[Data for processing Boundary: Start]

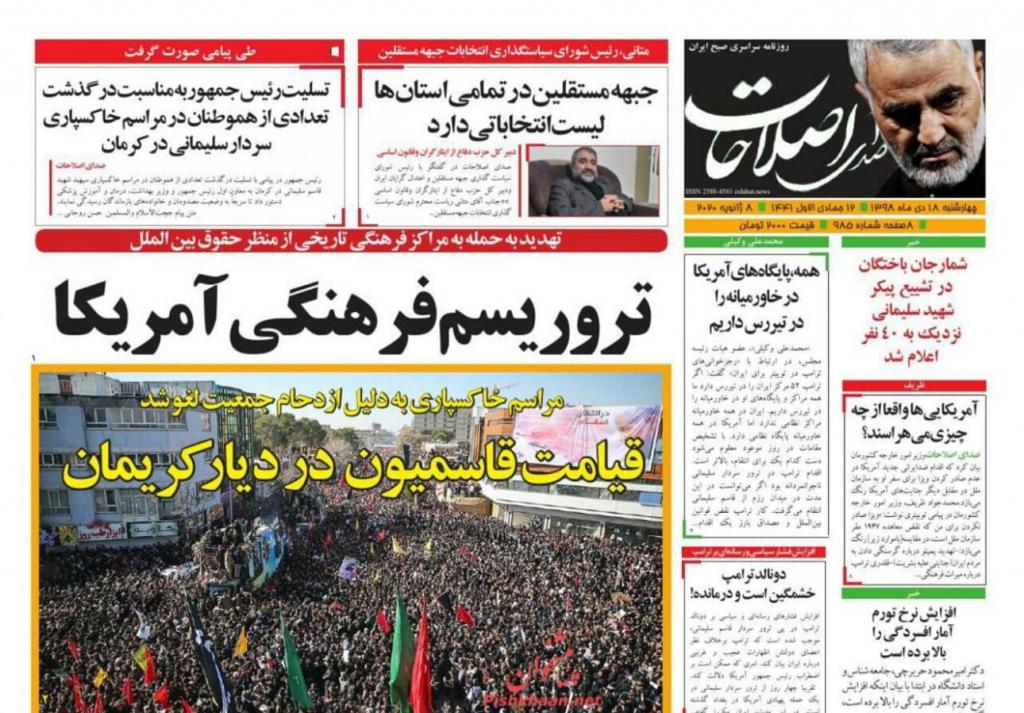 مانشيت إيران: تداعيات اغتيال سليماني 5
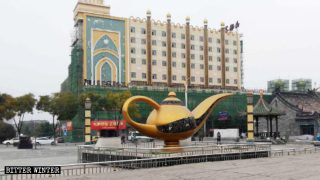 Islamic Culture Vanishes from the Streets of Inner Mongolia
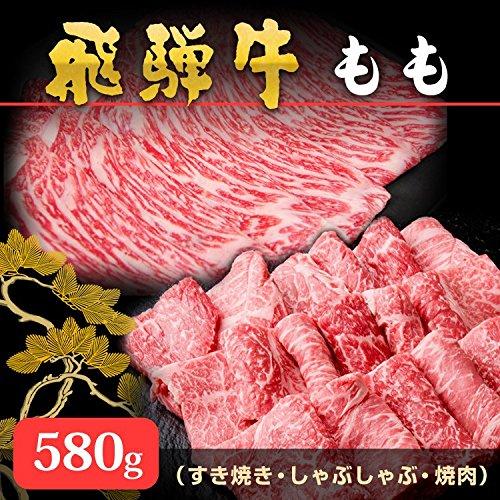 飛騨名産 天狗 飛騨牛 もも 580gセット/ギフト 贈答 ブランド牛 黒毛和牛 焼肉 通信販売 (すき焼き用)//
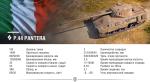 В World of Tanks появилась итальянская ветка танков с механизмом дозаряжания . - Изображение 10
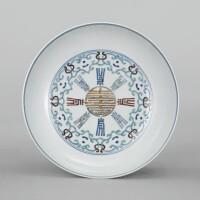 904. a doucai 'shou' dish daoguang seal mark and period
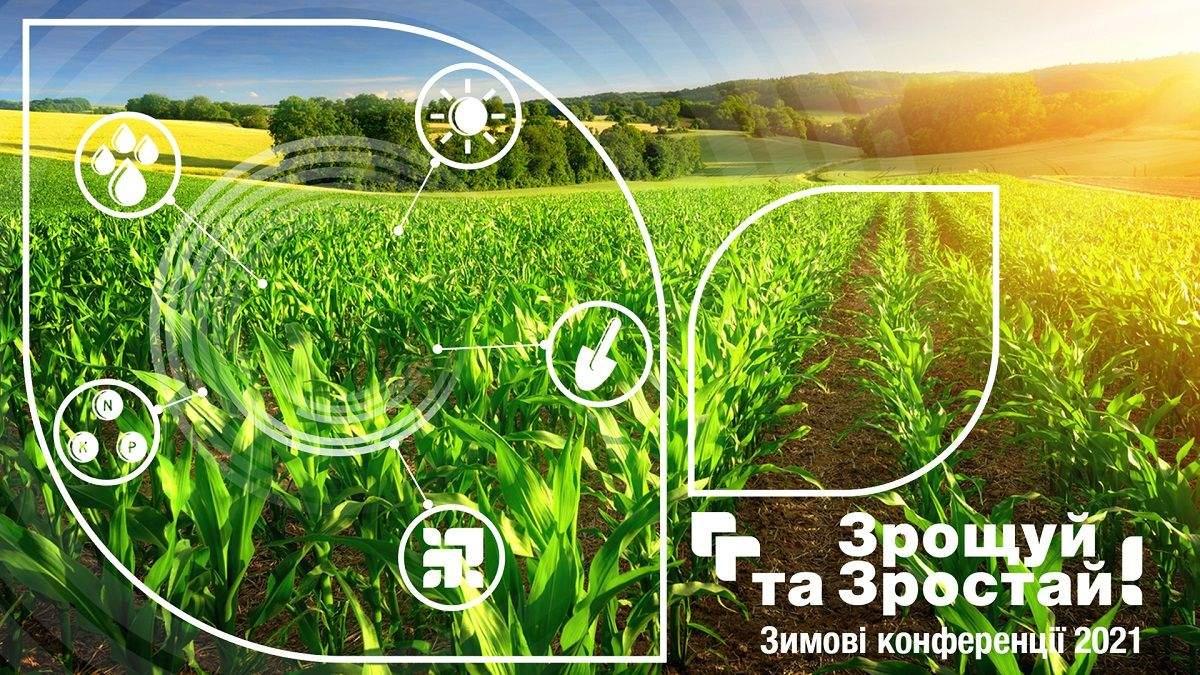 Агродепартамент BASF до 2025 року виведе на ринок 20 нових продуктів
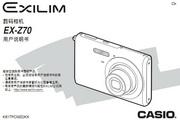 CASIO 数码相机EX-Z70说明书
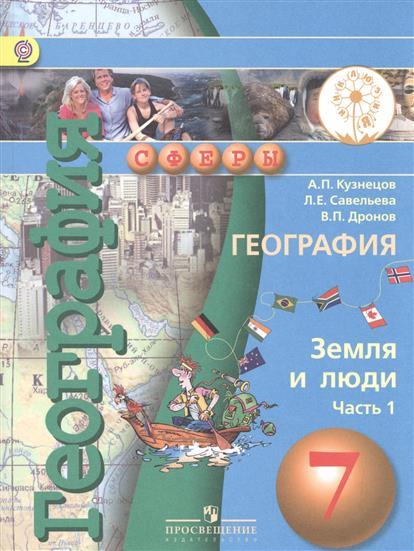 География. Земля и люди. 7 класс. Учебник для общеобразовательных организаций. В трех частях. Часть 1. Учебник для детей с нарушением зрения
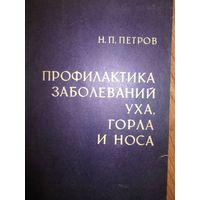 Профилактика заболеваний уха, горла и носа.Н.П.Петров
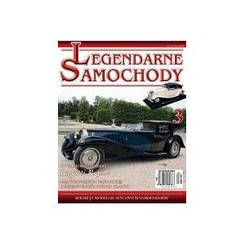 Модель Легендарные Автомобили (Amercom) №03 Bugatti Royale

[Data for processing Boundary: End]
[Data for processing Boundary: Start]

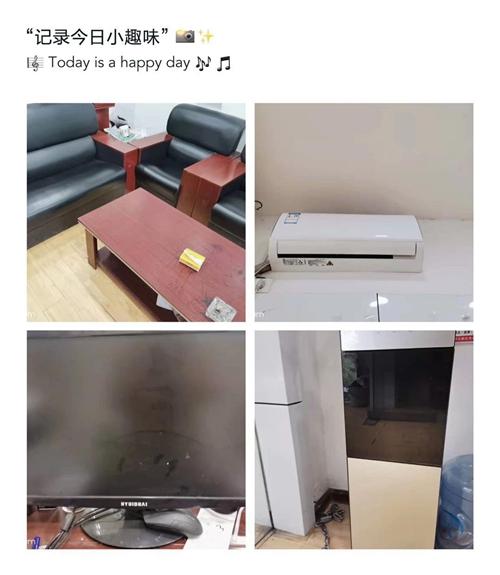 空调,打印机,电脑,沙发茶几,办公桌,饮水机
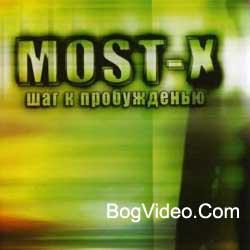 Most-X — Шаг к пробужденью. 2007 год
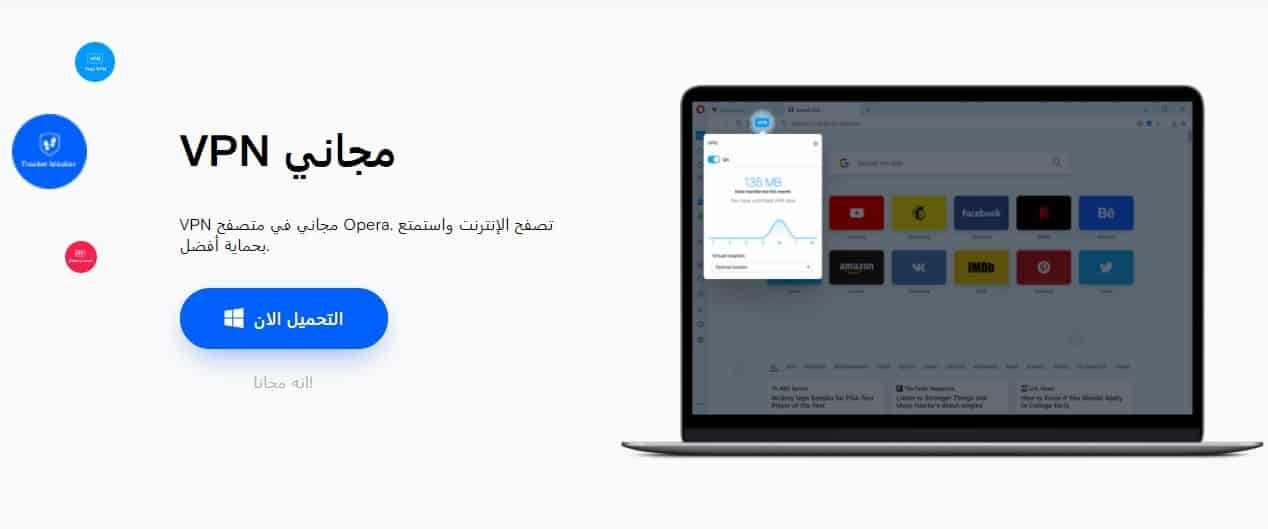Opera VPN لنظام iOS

[Data for processing Boundary: End]

» Task requirements: The material above holds pictures; leave them out and set down exactly the lines from the line with "Агродепартамент BASF до" to the line with "Модель Легендарные Автомобили", both included.

» Exercise result:
 Агродепартамент BASF до 2025 року виведе на ринок 20 нових продуктів
 CASIO 数码相机EX-Z70说明书
 География. Земля и люди. 7 класс. Учебник для общеобразовательных организаций. В трех частях. Часть 1. Учебник для детей с нарушением зрения
 Профилактика заболеваний уха, горла и носа.Н.П.Петров
 Модель Легендарные Автомобили (Amercom) №03 Bugatti Royale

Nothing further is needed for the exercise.